Knabenchor-Gipfel
Auch in Krisenzeiten muss die Kulturförderung nicht zwingend zurückgefahren werden. Das bewiesen zumindest im 17. Jahrhundert die Leipziger Ratsherren, indem sie den vielen musikalischen Aktivitäten in ihrer Stadt sehr aufgeschlossen gegenüber standen. Trotz wahrhaft existenzieller Sorgen während des 30-jährigen Krieges förderten sie großzügig die Kirchenmusik und den Lehrbetrieb an der Thomasschule. Musikalisch begabte Knaben aus ganz Mitteldeutschland strömten daher nach Leipzig, um hier eine profunde Ausbildung zu erhalten. Etliche prominente Komponisten der Zeit sahen diese Kulturpolitik als beispielhaft an und bescheinigten dies der Stadtregierung in den Widmungen ausgewählter Werke.

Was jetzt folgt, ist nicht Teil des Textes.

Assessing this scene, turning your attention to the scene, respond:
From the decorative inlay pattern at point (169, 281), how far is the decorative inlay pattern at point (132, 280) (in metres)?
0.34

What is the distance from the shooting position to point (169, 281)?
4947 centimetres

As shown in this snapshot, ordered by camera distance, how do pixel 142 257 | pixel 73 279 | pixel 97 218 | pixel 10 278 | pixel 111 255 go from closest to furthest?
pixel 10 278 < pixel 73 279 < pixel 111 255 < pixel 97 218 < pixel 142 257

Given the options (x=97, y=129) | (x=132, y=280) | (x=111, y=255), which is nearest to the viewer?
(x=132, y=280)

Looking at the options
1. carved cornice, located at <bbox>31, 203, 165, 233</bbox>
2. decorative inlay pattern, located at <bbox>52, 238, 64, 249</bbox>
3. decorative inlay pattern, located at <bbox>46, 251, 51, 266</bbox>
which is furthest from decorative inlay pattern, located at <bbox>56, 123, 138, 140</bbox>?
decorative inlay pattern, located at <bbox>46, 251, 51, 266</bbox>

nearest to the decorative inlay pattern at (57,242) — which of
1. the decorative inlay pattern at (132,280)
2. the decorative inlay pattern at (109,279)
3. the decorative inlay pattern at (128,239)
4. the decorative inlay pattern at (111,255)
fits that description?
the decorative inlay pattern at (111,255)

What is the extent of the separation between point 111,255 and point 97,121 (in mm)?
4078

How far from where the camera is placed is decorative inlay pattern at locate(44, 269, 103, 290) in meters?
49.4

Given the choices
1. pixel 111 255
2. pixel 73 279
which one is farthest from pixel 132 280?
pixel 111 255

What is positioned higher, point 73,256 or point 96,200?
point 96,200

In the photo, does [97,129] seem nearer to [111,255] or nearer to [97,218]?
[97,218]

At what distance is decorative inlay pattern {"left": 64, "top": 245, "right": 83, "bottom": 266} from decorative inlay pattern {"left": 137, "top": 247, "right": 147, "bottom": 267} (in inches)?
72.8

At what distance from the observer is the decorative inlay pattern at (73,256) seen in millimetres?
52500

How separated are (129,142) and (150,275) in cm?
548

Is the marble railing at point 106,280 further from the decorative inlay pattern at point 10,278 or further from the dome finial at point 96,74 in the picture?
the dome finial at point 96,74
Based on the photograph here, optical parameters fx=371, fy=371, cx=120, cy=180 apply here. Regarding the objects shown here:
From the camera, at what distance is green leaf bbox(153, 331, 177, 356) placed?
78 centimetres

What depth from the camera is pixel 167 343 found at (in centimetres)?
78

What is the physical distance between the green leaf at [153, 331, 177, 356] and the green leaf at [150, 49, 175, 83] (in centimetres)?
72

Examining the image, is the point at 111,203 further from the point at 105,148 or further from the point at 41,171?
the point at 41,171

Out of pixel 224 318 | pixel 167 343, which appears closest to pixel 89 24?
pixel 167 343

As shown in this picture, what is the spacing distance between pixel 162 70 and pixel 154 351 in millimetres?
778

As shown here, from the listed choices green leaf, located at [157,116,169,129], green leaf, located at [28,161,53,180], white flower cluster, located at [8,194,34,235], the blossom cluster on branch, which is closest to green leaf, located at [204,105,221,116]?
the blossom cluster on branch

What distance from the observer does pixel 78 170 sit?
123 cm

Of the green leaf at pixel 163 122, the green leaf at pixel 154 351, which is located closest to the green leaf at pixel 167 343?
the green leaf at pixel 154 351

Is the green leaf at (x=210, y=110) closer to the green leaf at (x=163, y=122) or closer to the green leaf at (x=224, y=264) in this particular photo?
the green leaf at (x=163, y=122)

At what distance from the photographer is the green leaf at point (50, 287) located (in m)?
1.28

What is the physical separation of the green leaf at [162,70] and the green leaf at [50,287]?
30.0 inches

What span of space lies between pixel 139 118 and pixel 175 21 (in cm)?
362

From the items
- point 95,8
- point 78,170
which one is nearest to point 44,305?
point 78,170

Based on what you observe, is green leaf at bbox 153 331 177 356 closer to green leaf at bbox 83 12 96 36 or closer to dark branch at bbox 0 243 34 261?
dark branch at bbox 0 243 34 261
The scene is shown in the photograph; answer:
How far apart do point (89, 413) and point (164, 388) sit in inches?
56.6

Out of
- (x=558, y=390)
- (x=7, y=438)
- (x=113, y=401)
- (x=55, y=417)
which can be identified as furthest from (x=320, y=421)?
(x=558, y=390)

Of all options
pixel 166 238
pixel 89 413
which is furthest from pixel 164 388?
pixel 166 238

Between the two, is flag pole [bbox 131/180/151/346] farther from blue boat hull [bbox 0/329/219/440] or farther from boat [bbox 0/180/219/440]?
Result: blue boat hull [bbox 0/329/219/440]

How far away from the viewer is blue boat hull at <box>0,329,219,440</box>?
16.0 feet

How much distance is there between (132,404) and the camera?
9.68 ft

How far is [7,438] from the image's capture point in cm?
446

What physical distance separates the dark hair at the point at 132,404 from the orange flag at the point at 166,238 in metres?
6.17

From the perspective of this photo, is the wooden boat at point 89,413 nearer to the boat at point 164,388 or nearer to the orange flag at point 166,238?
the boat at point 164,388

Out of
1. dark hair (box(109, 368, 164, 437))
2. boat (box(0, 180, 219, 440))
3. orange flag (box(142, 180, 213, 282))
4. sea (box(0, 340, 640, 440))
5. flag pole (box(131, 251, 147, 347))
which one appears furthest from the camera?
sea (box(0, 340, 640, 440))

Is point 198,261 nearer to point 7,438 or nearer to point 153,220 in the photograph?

Thomaskantor Johann Hermann Schein etwa dezidierte seine 1623 veröffentlichte Motettensammlung »Fontana d’Israel, Israels Brünlein« seiner »lieben Obrigkeit, unter dero großgünstigen Bestallung, Favor und Beneficenz ich mich, gottlob, noch bis dato dankbarlichst befinde«. Die 26 Werke des Bandes sind jeweils mit fünf Vokalstimmen und Basso continuo besetzt und präsentieren die höchst künstlerische Verbindung zwischen der deutschen Motettentradition des späten 16. Jahrhunderts und der modernen, expressiven Tonsprache des italienischen Madrigals nach dem Vorbild Monteverdis.
Ein Vierteljahrhundert später wurde dem Leipziger Rat erneut eine ehrenvolle Widmung zuteil. Diesmal kam sie aus Dresden, vom dortigen Hofkapellmeister Heinrich Schütz, der seine Sammlung »Geistliche Chormusik« dem »Bürgermeister und Rat der Churfürstlichen Stadt Leipzig« zueignete. In genüsslicher Ausführlichkeit drückt Schütz in der Widmung seine Bewunderung aus, dass der »Musicalische Chor zu Leipzig, in diesen Hochlöblichsten Churfürstenthum allezeit vor andern einen großen Vorzug gehabt, und jedes Mal fast wohl bestallt gewesen ist.« Auch diese Sammlung mit 29 Motetten ist wegweisend, Schütz gelingt es mit großer Liebe zum Detail, die religiösen Texte überragend musikalisch auszulegen.
Als schließlich Johann Sebastian Bach 1723 das Amt des Leipziger Thomaskantors antrat, sorgte er zwar mit seinen vielen Kantaten für ein vollkommen neues Repertoire, ließ aber parallel auch die traditionelle Motettenkultur nicht außer Acht und schuf mit »Jesu, meine Freude«, »Singet dem Herrn ein neues Lied« und einigen weiteren A-Cappella-Kompositionen noch einmal Spitzenwerke für diese Gattung.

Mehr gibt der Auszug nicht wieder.